Extracted text –
Upon learning of the impending visit of Venezuelan President Nicolas Maduro to the United Nations Human Rights Council in November 2015, UN Watch organized a press conference, a joint appeal to governments to not attend the one-sided, self-aggrandizing monologue which was bound to ensue, and a protest rally.
These actions, along with reproachful words from both the then-President of the Human Rights Council and the High Commissioner for Human Rights in introductions given before Maduro’s speech, caused such displeasure in the Venezuelan government that the Swiss ambassador was banished from Caracas.
Après 5 mois très intéressants à Caracas, je suis ravi de retrouver Genève pour quelques mois pic.twitter.com/N3qjpMCWCh
— Bénédict de Cerjat (@deCerjat) February 25, 2016
February 25, 2015
By Reyes Theis
Swiss diplomat Benedict De Cerjat unexpectedly had to leave the country as the Venezuelan government declared him persona non grata due to an incident that began in November 2015 when President Nicolas Maduro visited Switzerland. Three weeks before parliamentary elections on December 6, Maduro traveled to Geneva, Switzerland. He had requested a special session at the Human Rights Council of the United Nations, of which Venezuela is a member, to explain the country’s “progress” in this sector. His wife, Cilia Flores, and members of his government accompanied him and he was greeted at the airport by Jorge Valero, Ambassador of Venezuela.
Maduro’s exposure did not escape controversy. UN Watch, a nongovernmental human rights group based in Geneva, commented on the matter: “By giving a special forum to the authoritarian ruler of Venezuela at the largest human rights body in the world – where no questions can be asked, or voices of dissent heard, – the UN creates a dangerous slippery slope. It is only a matter of time now before Turkey’s Erdogan, Assad of Syria and Kim Jong-Un from North Korea and other dictators start requesting the same global podium, which they can otherwise only get each September in New York. The Human Rights Council is responsible for becoming ridiculed at that time,” said Hillel Neuer, Executive Director of the NGO.

Provided data –
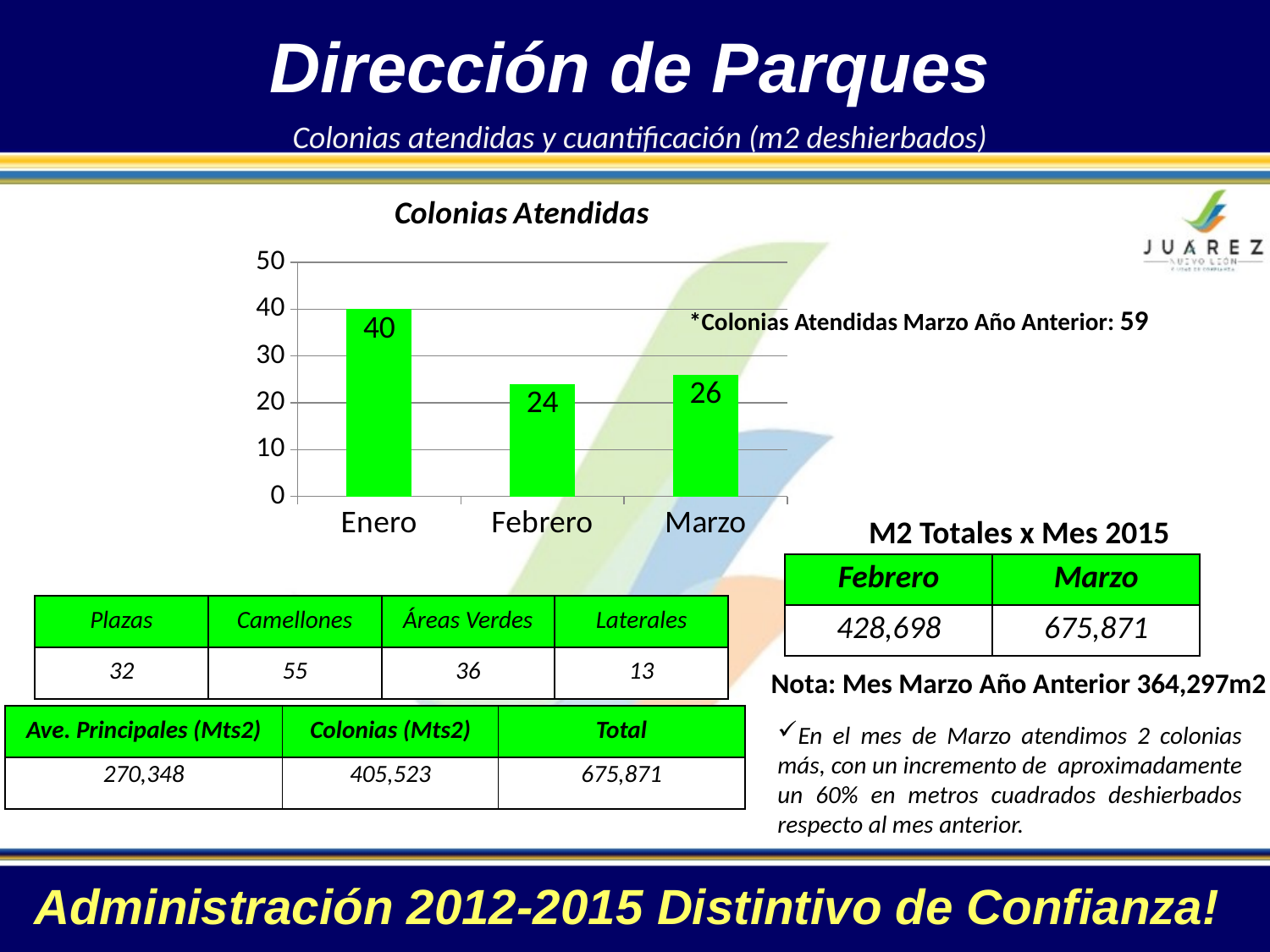
Which is larger in the Colonias Atendidas chart, the value for Enero or the value for Marzo? Enero What is the title of the chart on the slide? Colonias Atendidas What is the difference between the values for Enero and Febrero in the Colonias Atendidas chart? 16 What is the value for Enero in the Colonias Atendidas chart? 40 Which month has the highest value in the Colonias Atendidas chart? Enero How many months are shown in the Colonias Atendidas chart? 3 What is the value for Febrero in the Colonias Atendidas chart? 24 Which month has the lowest value in the Colonias Atendidas chart? Febrero What kind of chart is the Colonias Atendidas chart? bar chart What is the value for Marzo in the Colonias Atendidas chart? 26 Is the value for Enero in the Colonias Atendidas chart greater or less than 30? greater What is the difference between the values for Marzo and Febrero in the Colonias Atendidas chart? 2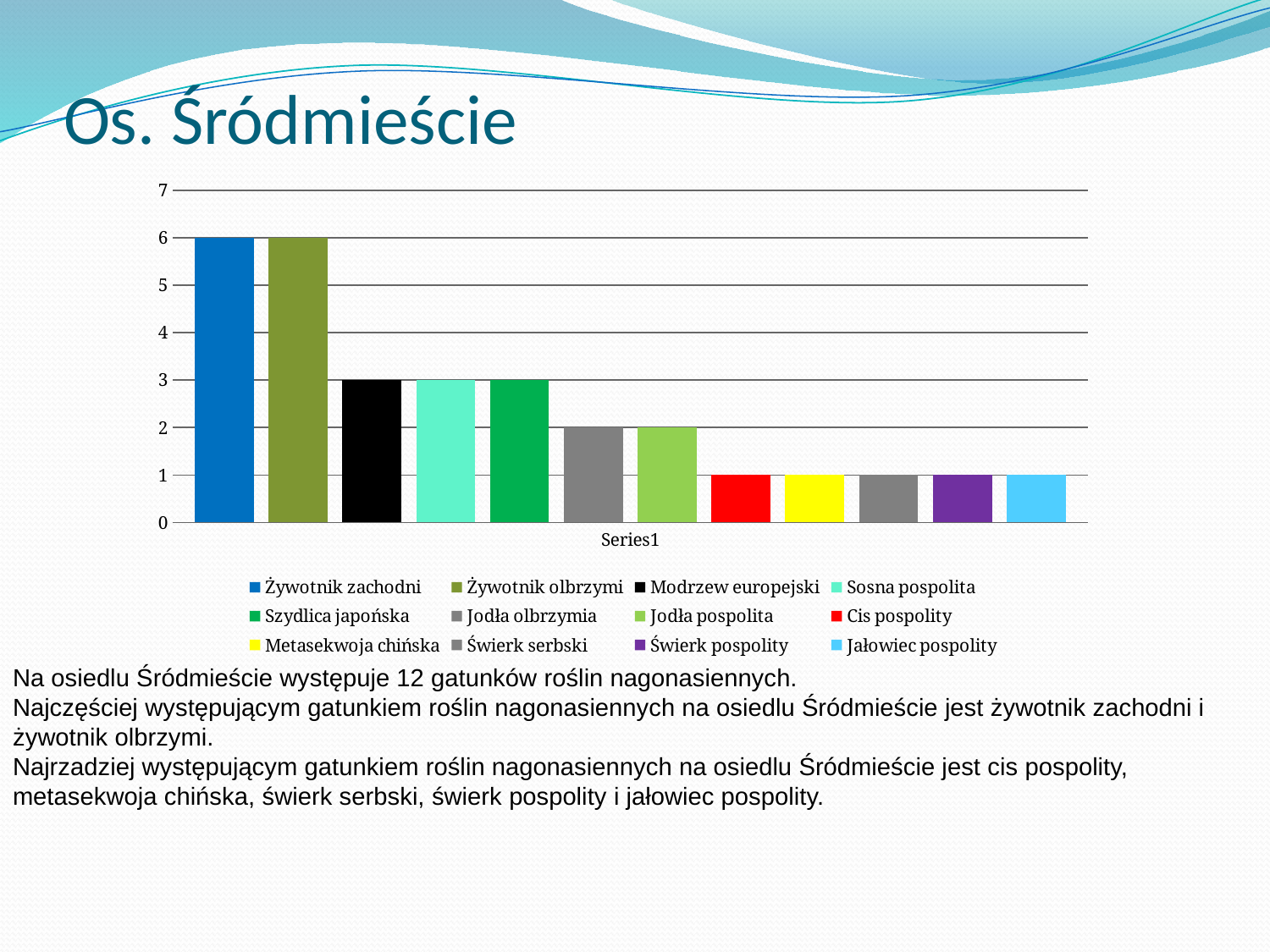
What is the value for Jałowiec pospolity? 1 What is the difference between the values for Jodła pospolita and Świerk serbski? 1 What is the value for Modrzew europejski? 3 How many series does the legend list? 12 What is the value for Żywotnik zachodni? 6 What is the value for Cis pospolity? 1 What is the difference between the values for Żywotnik olbrzymi and Sosna pospolita? 3 Is the value for Żywotnik olbrzymi greater or less than 5? greater What kind of chart is shown on the slide? bar chart What is the value for Jodła olbrzymia? 2 Which is larger, the value for Szydlica japońska or the value for Jodła pospolita? Szydlica japońska What is the label shown on the x axis below the bars? Series1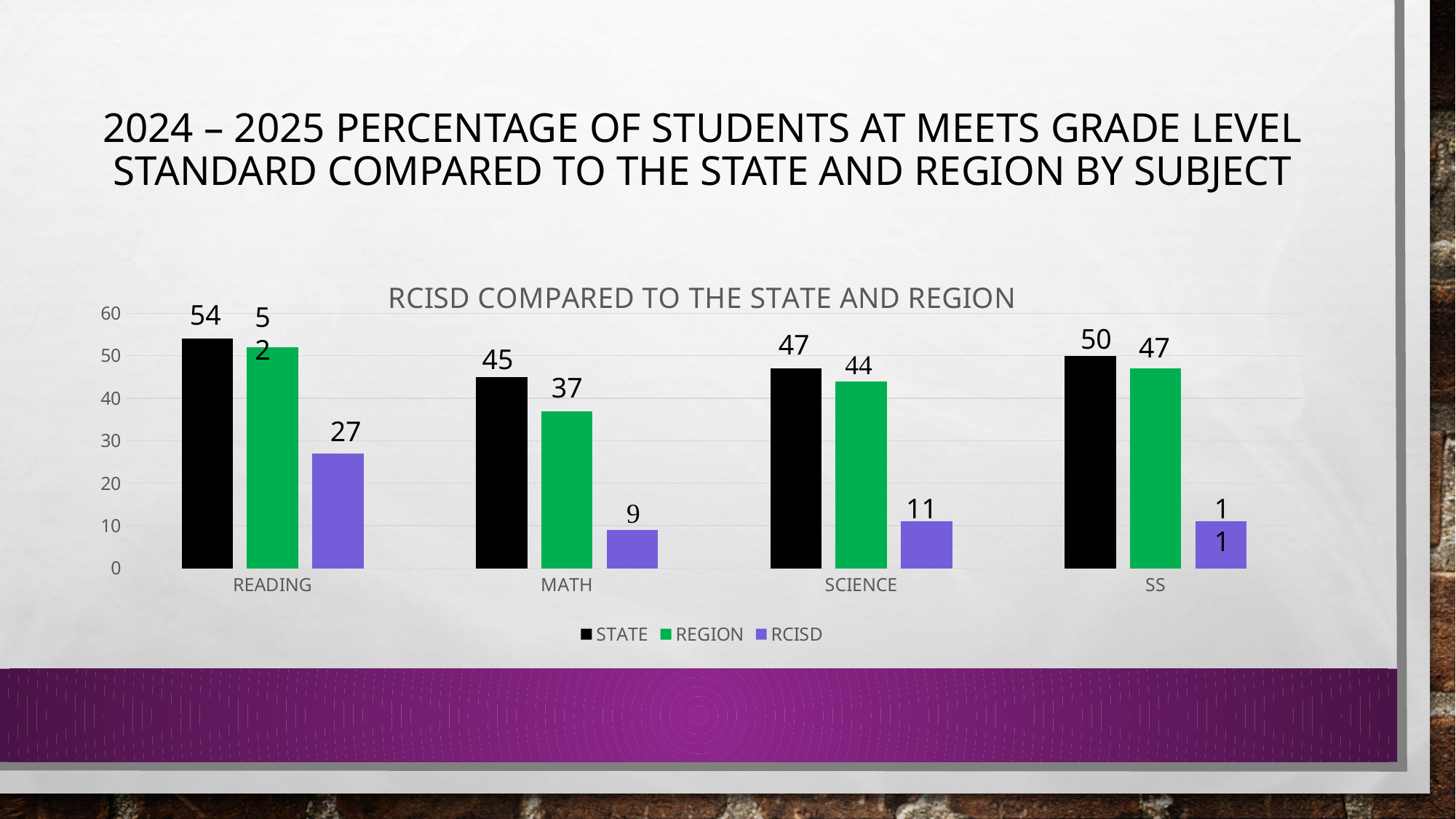
In which subject is the RCISD value lowest? MATH Which is larger for SCIENCE, the STATE value or the REGION value? STATE What is the difference between the STATE and RCISD values for MATH? 36 What is the RCISD value for READING? 27 What type of chart is shown on the slide? bar chart In which subject is the STATE value highest? READING What is the STATE value for SS? 50 How many subject categories are shown on the x axis? 4 What is the RCISD value for MATH? 9 What is the REGION value for SCIENCE? 44 How many series does the legend list? 3 What is the STATE value for MATH? 45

Task to complete –
Resume the article about Maduro's 2015 Geneva visit and the Swiss ambassador's expulsion from Caracas, picking up right after its last sentence.

Answer section –
Maduro’s speech had to overcome strong resistance. According to UN Watch, a group of diplomats led by a German representative tried to oppose Maduro’s request to avoid “possible negative perceptions” linked to impending Venezuelan elections.
But aside from Maduro’s entourage, other Venezuelans were present in Geneva. Julieta Lopez, aunt of Leopoldo Lopez and student leader Eusebio Costa, were there telling the other side of the story that the president intended to hide.
Opponents, along with UN Watch, tried to persuade the Human Rights Council to block Maduro’s speech but, having failed in their attempt, made sure their voices were heard at a press conference at the UN and also staged a protest in front of the organization.
“Venezuelans are organized and always protest in defense of human rights at the square in front of the UN. Approximately 100 people from different cities in Switzerland were part of the protest and while we did not have the opportunity to address Maduro, we did host a press conference rejecting his visit with international media inside the UN with Leopoldo Lopez’s aunt,” explained Costa via email.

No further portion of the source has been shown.